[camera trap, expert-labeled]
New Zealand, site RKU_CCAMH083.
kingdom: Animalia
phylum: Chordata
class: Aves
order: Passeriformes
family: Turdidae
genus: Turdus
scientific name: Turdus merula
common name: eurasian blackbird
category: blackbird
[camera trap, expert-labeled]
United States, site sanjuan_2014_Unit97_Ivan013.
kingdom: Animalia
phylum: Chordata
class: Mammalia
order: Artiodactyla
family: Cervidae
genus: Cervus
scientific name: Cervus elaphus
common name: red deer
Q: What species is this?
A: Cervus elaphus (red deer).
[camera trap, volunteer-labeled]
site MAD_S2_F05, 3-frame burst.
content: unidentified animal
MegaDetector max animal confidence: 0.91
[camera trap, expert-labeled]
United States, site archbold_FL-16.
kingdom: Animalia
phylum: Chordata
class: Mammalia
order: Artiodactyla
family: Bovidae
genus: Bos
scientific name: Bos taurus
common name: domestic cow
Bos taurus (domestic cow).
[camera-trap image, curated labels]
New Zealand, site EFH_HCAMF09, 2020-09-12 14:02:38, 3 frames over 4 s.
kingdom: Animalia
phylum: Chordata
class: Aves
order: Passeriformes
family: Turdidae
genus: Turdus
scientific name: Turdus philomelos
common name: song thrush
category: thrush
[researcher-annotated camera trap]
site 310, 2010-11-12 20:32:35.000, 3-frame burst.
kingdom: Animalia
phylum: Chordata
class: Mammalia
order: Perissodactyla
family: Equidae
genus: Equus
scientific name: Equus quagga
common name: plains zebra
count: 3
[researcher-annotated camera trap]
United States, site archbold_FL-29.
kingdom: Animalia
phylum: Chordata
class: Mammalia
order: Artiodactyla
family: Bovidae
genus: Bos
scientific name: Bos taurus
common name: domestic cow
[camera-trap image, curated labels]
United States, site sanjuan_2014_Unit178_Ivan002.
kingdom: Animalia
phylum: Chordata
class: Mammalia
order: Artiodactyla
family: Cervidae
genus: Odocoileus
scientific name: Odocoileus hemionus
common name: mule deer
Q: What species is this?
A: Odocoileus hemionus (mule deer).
※ ※ ※
#### [Exercise description]
Return every line in the listing that contains the word "United".

#### [Result of this task]
United States, site sanjuan_2014_Unit97_Ivan013.
United States, site archbold_FL-16.
United States, site archbold_FL-29.
United States, site sanjuan_2014_Unit178_Ivan002.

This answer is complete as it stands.